German ocean carrier Hapag-Lloyd’s first quarter net loss widened to 132.4 million euros ($172 million) from 22.1 million euros ($28.7 million) a year ago as lower freight rates and higher fuel costs outweighed double-digit growth in container traffic.
Revenue grew 8 percent in the seasonally weak quarter to $2.08 billion on a 10.5 percent increase in traffic to 1.323 million 20-foot equivalent units, driven by above-average growth in the trans-Pacific and Australasian trades.
The world’s fourth-largest carrier lost $27.4 million before interest, tax, depreciation and amortization, compared with earnings of $110 million in the first three months of 2011. There was a $134 million operating loss, compared with a $16 million profit last year.
The average freight rate declined 5.1 percent to $1,484 per TEU from $1.563 per TEU a year ago because of a “persistent level of competition.” Rates in the Europe-Far East trade slumped 21.5 percent to $1,186 per TEU from $1,511, but trans-Pacific rates rose to $1,753 per TEU from $1,707 per TEU, and Atlantic rates were just $5 lower at $1,751 per TEU.
The impact of recent significant freight rate increases inn all major trades will start to impact on the bottom line in the second quarter.

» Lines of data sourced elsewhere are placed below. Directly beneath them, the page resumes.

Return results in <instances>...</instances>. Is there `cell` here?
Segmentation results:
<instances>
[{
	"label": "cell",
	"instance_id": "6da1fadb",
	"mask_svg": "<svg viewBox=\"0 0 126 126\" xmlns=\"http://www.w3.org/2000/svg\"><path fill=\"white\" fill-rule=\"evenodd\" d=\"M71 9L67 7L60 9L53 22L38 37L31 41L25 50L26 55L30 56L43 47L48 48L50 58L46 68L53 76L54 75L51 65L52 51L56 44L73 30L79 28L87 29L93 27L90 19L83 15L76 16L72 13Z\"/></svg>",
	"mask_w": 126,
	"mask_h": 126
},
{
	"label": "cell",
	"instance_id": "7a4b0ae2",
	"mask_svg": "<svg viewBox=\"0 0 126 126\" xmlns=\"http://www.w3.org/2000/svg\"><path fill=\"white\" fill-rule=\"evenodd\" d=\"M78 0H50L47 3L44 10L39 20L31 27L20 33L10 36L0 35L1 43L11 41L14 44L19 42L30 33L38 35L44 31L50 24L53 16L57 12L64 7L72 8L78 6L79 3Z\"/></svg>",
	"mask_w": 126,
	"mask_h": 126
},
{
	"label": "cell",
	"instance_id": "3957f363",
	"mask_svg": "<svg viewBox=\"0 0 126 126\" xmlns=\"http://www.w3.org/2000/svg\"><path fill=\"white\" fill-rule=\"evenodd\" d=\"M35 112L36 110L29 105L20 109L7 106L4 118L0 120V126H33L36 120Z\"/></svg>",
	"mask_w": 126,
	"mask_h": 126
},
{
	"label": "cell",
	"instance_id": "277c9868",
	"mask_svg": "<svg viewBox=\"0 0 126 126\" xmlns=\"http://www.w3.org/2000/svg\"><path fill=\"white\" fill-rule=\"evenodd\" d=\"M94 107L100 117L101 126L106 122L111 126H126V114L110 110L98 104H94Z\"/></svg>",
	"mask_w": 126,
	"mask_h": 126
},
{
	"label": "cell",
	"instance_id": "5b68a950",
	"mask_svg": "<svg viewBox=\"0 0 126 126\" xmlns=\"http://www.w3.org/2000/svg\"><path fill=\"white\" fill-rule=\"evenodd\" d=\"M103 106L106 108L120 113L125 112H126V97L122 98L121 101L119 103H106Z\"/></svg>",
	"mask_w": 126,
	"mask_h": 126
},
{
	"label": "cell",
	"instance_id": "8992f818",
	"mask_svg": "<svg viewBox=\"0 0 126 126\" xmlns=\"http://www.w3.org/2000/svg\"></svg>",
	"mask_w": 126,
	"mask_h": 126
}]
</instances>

The short-term prospects “remain shrouded in uncertainty” because of the recession in the eurozone, slowing economic growth in China and a high budget deficit in the U.S., the Hamburg-based carrier said. Soaring bunker prices also burden the industry.
But the company expects to book a full-year profit, provided there is no escalation of risks and assuming it can implement further rate hikes this year.
The carrier said its performance in the upcoming peak shipping season will largely determine whether it can achieve its earnings forecast.